Morning Star – half of the festival money went on adverts for our meetings and donations to the Morning Star.  This year is the 70th anniversary of the labour movement’s newspaper.

Future Work

We have increased participation in recent years and are thriving in comparison to the other trades union councils in the West Midlands, however our limited successes do not constitute laurels that we can rest on; twenty years ago we were getting a hundred delegates to meetings.  We therefore took some time out at the end of this century to review our work and plan how we are to remain active and relevant and avoid sliding into the general malaise of the union movement.
Too much organisation is falling onto the secretary and this is unsustainable.  Even when work outside the delegate meetings seems to work it is often due to the involvement of non-delegate trade unionists.  Although widened involvement is of course one of the aims of our work, it is usually only due to the work of one or two delegates and not due to collective work.  Quarterly meetings were rejected and some new ideas were generated with volunteers to match!  A questionnaire is currently being circulated which, if they are returned could help us gauge the usefulness of our current work and how to increase participation.

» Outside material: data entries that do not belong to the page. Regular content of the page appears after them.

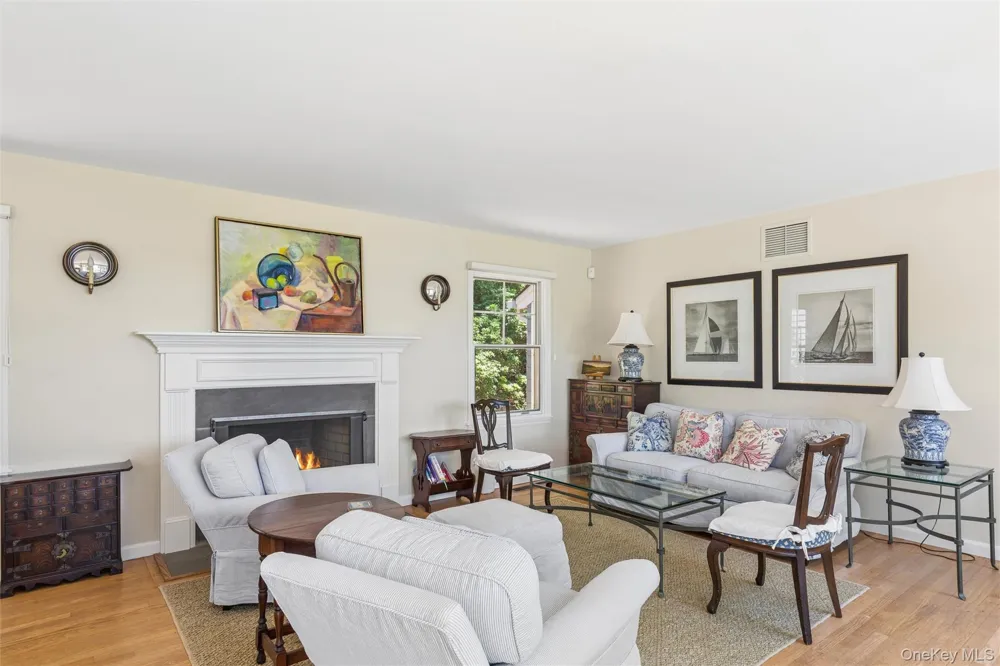 440 Haywaters Road Cutchogue, NY 11935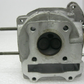 Xin Xing Cylinder Head. Unknown Fitment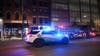 Chicago rapper Mello Buckzz speaks out about deadly mass shooting outside her listening party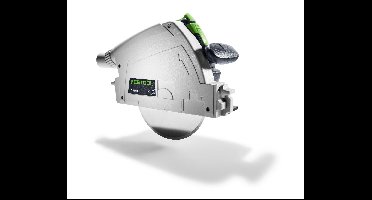 Festool PIZZ-TS Pizzames - 577474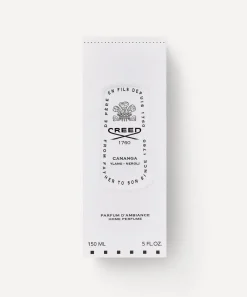 Creed Candles & Candle Holders^Cananga Room Spray 150ml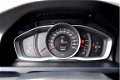 Volvo S60 - 2.0 D2 ECC 18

Our work is guided by the TUC’s Joint Consultative Committee which has identified priority themes to be “Rights, Recruitment and Representation” for the coming year.  Their programme of work for trades union councils, identifies that “trade unions have entered a new era.  For the first time in many years, membership is growing.  Workers are experiencing a revived confidence to tackle unfairness, and are looking for ways to transform that aim into practical results.”  They identify key areas for trades council activity, some which we already attempt broadly in line with their suggestions i.e. promoting trade unionism and trades union council organisation.  Anti-fascism and countering racism will always remain a top priority, but we are not presently in a position to take on a major campaign unless we are forced to counteract activity at which point we will re-prioritise.  In the other areas of health and safety, promoting rights at work, and monitoring and supporting public services we do little work, but without an influx of activity it would be foolhardy to spread ourselves still more thinly.

Recruitment Campaigning
One attempt was made at general union recruitment which was unsuccessful yet useful.  We now know what to do, have the materials and just need the volunteers!
We constantly seek increased trade union affiliation to ourselves, but a more concerted attempt, drawing up a target list and by making direct approaches since we have exhausted our speculative efforts.

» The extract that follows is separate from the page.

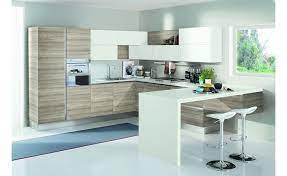 30 Conforama Cucina Cucine Idee Di Interior Design Interior Design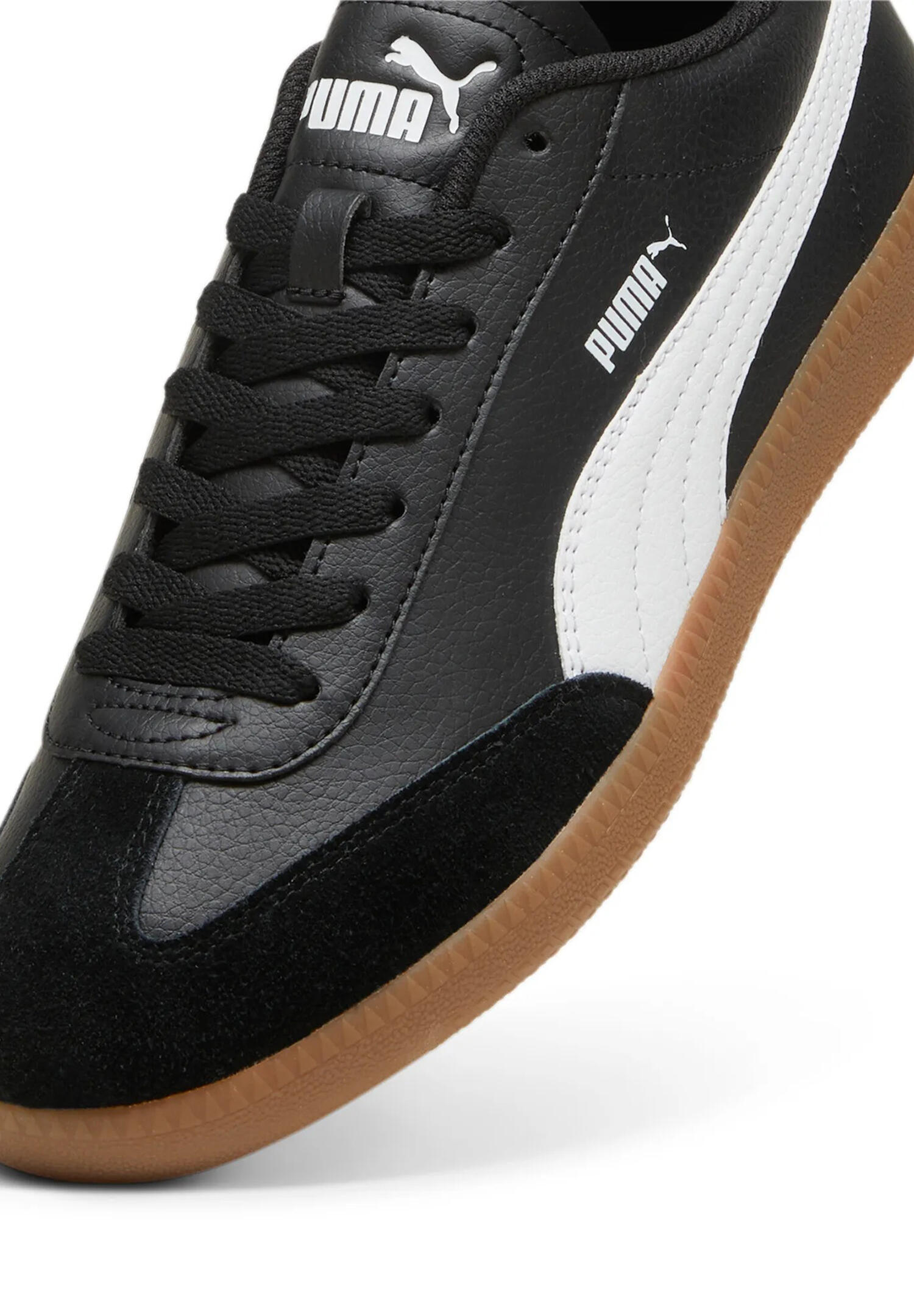 Scarpe Puma modello 398174-02 per uomini 5/7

Music Festivals – teams of young trades unionists from UNISON, MSF and NLBD raised £1740 at Homelands, Glastonbury and Leeds festivals, in addition to £560 at the previous new year’s eve. 
Leaflets will be supplied in late March to branches for this year’s festivals.  Widespread circulation could gain involvement from your younger members and as has happened this year, acted as a recruitment tool.

Cuba – Salud! the trade union ship for Cuba was the largest ever solidarity donation from Britain to Cuba.  Computers, wheelchairs and stationary were collected by our TUC.  Cuba Solidarity’s container will again be sent this year, so if branches have any office equipment spare then set it aside ready.

Grants – we failed to seek a millennium grant.  We are presumably too late now, although the idea of a sculpture to replace the Workers’ Memorial Day tree (which has again been destroyed) was proposed.

Diversity 2000 – a number of organisations including ourselves and headed by the Race Equality Council will be involved in Diversity 2000, a celebration of Wolverhampton’s multiculturalism, focused around a carnival and the Wolverhampton Town Show on July 8th.

Thanks to the executive committee for it’s work and to UNISON General for copying the mailings.